European Interest

Ukraine says Russia trying to ‘destabilise’ Azov region

Flickr/Sergey Yeliseev/CC BY-NC-ND 2.0
The illegal Crimean Bridge project (worth $3.7bn) that Russia launched to link that occupied Ukrainian peninsula with southern Russia across the Kerch Strait – the gate to the Azov, it has led to stern condemnation and sanctions from Kyiv and Western governments.

Ukraine’s Infrastructure Minister Volodymyr Omelyan did not mince his words when he said Russia is trying to “destabilise the situation” Azov region of Ukraine. He accused Russia of using the Crimean Bridge and its naval force in the Sea of Azov to discourage shipowners from entering Ukrainian ports Mariupol and Berdiansk.

“But I am sure that our joint efforts with the partners in the region, who are members of the coalition against Russia, will prevent [Russia] from going through with,” Omelyan said on 112 TV channel.

“Bryansk and Mariupol experience certain problems, but the overall situation in the region is stable, the ports are functioning,” he added. “At the same time, we are working with our partners to introduce sanctions against Russian Black Sea port.”

As reported by Hellenic Shipping News online, he also said various scenarios of counteracting Russia are being hammered out, including restriction of calls of vessels with European registration at Russian ports.

According to Radio Free Europe/Radio Liberty (RFE/RL), the Sea of Azov, a rich fishing ground in Soviet times that has been of great strategic importance to independent Ukraine, has emerged after months of growing friction as the latest flash point in the four-year conflict between Moscow and Kyiv.

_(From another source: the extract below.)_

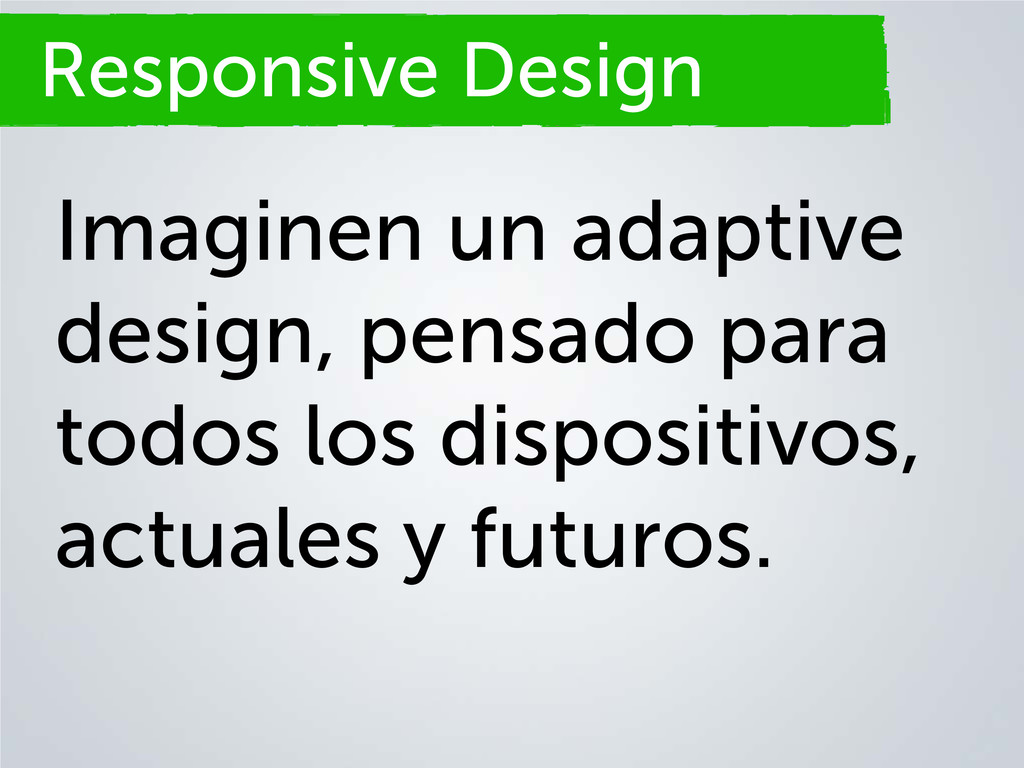 Responsive Design Imaginen un adaptive design, ...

As for the illegal Crimean Bridge project (worth $3.7bn) that Russia launched to link that occupied Ukrainian peninsula with southern Russia across the Kerch Strait – the gate to the Azov, it has led to stern condemnation and sanctions from Kyiv and Western governments.

The European Union in late July added six more Russian companies involved in the bridge project to its sanctions list.

In March, with the bridge nearing completion, Ukrainian authorities detained a Ukrainian-registered Crimean fishing vessel for illegally sailing under the Russian flag and arrested its captain and crew in the Sea of Azov, reported RFE/RL.

Since then, Russia has stepped up confrontation in and around the Azov.

“We have Russian vessels floating nearby, ready to attack from the sea. And each provocation may turn this situation into a war,” Galina Odnorog, a co-founder of the Mariupol Social Movement, a local non-governmental organization focused on issues related to the Sea of Azov, told RFE/RL. “We are in a tinderbox.”